* **Assignment**:
Only one stretch of the listing below is wanted. Begin at the line that has "Image: FILE PHOTO", stop after the line that has "Close-up di una", and repeat every line in between exactly.

* **Data section**:

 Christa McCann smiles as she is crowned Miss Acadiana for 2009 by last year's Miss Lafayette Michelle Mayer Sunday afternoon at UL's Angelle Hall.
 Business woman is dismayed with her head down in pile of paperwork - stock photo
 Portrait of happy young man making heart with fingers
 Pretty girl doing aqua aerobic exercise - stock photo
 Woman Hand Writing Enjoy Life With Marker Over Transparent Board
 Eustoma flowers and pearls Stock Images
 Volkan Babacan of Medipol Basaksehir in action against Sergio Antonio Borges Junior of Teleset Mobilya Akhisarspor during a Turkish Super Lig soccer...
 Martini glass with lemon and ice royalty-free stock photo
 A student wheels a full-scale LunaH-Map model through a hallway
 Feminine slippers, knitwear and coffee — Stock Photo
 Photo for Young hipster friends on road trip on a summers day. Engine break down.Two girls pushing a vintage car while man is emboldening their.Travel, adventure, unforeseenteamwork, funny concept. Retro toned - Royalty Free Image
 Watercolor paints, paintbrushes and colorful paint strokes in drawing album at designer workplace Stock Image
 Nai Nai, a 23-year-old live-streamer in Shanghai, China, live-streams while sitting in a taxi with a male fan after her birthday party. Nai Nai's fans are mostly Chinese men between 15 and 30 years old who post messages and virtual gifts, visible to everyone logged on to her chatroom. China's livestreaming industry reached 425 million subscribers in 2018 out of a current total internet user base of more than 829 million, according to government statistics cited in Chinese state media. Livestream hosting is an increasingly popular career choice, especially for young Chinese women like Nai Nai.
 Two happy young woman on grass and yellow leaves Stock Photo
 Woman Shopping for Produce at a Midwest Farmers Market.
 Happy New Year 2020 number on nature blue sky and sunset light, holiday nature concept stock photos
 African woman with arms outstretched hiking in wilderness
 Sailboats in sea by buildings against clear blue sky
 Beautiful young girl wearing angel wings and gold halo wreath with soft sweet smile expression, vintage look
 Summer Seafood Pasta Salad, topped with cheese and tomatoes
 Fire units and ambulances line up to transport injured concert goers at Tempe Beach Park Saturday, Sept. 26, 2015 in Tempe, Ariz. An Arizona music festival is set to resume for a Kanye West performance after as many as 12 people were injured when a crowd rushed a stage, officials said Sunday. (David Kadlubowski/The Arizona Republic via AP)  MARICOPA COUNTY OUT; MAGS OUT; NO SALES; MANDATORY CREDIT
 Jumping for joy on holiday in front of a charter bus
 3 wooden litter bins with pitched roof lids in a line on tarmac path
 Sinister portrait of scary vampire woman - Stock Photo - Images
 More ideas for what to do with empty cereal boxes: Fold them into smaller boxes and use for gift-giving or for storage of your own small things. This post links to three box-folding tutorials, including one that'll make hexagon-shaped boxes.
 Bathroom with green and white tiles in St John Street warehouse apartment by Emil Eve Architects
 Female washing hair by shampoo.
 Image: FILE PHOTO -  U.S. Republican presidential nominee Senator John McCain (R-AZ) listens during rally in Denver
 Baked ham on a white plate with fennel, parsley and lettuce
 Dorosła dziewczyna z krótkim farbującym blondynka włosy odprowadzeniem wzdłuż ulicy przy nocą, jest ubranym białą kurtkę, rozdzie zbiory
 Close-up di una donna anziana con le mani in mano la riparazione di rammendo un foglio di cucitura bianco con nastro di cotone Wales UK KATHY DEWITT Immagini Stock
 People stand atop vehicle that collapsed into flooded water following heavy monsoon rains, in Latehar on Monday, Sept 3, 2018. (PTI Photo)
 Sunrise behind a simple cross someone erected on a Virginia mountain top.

* **Answer to the exercise**:
 Image: FILE PHOTO -  U.S. Republican presidential nominee Senator John McCain (R-AZ) listens during rally in Denver
 Baked ham on a white plate with fennel, parsley and lettuce
 Dorosła dziewczyna z krótkim farbującym blondynka włosy odprowadzeniem wzdłuż ulicy przy nocą, jest ubranym białą kurtkę, rozdzie zbiory
 Close-up di una donna anziana con le mani in mano la riparazione di rammendo un foglio di cucitura bianco con nastro di cotone Wales UK KATHY DEWITT Immagini Stock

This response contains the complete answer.